THE TASK:
Retype exactly, and only, the lines from the one that contains "this 1024×768 image." through the final line of the entries.

AVAILABLE DATA:
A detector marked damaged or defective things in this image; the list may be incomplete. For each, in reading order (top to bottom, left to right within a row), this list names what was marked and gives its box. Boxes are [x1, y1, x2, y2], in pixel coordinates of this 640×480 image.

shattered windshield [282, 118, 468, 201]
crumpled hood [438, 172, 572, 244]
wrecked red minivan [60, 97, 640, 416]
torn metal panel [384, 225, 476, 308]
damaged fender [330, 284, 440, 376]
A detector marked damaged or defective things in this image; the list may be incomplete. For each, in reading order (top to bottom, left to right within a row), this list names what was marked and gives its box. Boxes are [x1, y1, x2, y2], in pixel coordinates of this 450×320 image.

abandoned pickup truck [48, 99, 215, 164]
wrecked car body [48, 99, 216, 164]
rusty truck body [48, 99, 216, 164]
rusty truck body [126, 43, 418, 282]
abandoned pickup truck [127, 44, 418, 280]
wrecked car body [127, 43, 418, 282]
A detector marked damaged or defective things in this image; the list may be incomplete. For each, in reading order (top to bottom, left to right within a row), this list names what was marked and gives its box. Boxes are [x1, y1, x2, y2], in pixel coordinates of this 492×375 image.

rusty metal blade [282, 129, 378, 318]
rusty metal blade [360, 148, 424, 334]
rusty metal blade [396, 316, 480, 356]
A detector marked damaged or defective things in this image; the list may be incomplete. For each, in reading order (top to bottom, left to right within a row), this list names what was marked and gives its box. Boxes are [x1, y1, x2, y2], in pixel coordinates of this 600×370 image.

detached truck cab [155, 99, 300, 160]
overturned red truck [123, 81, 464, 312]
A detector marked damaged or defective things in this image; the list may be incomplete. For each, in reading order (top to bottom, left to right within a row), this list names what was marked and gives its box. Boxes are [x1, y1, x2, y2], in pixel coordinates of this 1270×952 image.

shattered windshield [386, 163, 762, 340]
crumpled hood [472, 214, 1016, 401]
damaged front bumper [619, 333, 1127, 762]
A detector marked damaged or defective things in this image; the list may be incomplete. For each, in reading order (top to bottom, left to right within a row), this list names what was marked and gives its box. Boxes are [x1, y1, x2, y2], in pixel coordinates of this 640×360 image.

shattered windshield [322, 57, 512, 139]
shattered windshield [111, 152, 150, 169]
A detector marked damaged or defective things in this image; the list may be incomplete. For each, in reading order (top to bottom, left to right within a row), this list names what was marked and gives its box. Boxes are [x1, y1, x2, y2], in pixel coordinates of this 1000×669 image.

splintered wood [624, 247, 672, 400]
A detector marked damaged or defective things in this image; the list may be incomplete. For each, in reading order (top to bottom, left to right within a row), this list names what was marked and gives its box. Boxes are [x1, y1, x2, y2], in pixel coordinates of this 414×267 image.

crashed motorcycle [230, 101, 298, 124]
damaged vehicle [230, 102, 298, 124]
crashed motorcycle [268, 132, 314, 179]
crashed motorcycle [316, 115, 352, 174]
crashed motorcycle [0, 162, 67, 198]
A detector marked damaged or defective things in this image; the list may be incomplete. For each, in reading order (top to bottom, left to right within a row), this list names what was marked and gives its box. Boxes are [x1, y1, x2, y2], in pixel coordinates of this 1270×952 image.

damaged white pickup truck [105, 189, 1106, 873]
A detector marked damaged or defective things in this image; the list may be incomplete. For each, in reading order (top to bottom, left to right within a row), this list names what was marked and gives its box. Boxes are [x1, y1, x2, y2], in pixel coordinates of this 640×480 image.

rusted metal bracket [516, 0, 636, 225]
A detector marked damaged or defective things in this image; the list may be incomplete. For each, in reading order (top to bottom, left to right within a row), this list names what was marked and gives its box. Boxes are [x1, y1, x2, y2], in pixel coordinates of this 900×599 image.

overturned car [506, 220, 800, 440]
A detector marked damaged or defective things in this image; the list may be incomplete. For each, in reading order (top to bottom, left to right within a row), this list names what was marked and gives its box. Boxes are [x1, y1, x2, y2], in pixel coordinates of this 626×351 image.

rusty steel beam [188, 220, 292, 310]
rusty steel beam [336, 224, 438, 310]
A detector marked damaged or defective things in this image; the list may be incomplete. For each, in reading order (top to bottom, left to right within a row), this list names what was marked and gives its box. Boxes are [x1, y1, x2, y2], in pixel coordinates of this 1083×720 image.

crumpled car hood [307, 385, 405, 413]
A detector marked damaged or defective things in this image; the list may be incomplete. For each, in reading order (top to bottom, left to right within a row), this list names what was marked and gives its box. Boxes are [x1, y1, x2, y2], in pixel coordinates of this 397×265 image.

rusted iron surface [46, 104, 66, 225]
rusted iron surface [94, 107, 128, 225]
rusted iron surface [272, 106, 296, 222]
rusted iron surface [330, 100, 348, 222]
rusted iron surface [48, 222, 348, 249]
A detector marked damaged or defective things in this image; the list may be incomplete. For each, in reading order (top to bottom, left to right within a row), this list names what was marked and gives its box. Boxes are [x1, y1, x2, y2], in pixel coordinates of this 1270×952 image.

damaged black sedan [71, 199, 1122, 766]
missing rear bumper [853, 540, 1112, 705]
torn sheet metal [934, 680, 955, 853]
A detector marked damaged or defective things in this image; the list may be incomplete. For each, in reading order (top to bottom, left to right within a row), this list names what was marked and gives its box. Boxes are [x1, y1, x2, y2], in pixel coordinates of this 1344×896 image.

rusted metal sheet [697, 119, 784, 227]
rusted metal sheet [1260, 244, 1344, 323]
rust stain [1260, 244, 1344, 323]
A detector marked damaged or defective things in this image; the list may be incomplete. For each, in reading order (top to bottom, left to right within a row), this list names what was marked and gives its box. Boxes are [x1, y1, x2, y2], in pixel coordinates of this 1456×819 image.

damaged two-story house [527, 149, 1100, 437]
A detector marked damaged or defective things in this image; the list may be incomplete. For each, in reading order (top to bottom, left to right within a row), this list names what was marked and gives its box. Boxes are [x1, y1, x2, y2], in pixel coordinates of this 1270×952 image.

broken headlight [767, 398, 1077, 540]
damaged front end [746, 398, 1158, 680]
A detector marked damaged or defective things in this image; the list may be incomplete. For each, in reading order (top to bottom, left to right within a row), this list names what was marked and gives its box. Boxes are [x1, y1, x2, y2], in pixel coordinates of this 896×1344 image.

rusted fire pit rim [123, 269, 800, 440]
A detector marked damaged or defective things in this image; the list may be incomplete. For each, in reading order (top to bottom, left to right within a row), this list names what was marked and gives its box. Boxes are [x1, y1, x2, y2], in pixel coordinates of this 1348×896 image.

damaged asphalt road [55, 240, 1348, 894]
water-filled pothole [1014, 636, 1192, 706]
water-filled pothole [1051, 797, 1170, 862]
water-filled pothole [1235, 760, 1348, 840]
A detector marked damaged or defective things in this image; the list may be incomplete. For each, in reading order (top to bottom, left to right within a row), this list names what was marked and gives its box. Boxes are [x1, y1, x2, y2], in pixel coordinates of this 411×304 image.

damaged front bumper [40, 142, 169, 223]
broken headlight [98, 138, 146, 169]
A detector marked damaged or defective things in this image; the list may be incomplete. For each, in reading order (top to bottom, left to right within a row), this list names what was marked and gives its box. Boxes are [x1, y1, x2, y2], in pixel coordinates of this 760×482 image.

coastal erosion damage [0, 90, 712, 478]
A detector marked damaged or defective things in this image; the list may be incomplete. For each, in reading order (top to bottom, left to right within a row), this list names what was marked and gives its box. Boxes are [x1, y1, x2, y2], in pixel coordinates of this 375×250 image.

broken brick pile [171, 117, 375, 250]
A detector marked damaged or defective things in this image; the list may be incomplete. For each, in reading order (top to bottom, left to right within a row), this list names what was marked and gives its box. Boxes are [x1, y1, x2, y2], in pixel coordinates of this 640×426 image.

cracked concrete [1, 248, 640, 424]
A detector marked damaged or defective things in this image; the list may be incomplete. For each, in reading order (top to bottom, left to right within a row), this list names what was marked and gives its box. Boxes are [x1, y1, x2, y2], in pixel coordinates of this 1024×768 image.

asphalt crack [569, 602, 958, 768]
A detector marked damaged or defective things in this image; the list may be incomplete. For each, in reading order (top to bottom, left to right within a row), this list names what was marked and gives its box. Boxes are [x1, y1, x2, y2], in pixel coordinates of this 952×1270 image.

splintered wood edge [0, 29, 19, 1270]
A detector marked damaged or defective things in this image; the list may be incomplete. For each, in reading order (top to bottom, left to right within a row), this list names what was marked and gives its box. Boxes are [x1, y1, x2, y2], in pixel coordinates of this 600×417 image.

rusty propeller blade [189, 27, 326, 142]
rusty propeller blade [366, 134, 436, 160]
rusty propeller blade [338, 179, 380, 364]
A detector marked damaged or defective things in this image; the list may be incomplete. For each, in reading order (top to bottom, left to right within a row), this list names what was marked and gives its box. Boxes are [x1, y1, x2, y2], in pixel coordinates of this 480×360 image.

TASK RESULT:
A detector marked damaged or defective things in this image; the list may be incomplete. For each, in reading order (top to bottom, left to right within a row), this list names what was marked and gives its box. Boxes are [x1, y1, x2, y2], in pixel coordinates of this 1024×768 image.

asphalt crack [569, 602, 958, 768]
A detector marked damaged or defective things in this image; the list may be incomplete. For each, in reading order (top to bottom, left to right within a row), this list names what was marked and gives its box. Boxes are [x1, y1, x2, y2], in pixel coordinates of this 952×1270 image.

splintered wood edge [0, 29, 19, 1270]
A detector marked damaged or defective things in this image; the list may be incomplete. For each, in reading order (top to bottom, left to right within a row), this list names what was marked and gives its box. Boxes are [x1, y1, x2, y2], in pixel coordinates of this 600×417 image.

rusty propeller blade [189, 27, 326, 142]
rusty propeller blade [366, 134, 436, 160]
rusty propeller blade [338, 179, 380, 364]
A detector marked damaged or defective things in this image; the list may be incomplete. For each, in reading order (top to bottom, left to right within a row), this list names what was marked and gives its box. Boxes are [x1, y1, x2, y2], in pixel coordinates of this 480×360 image.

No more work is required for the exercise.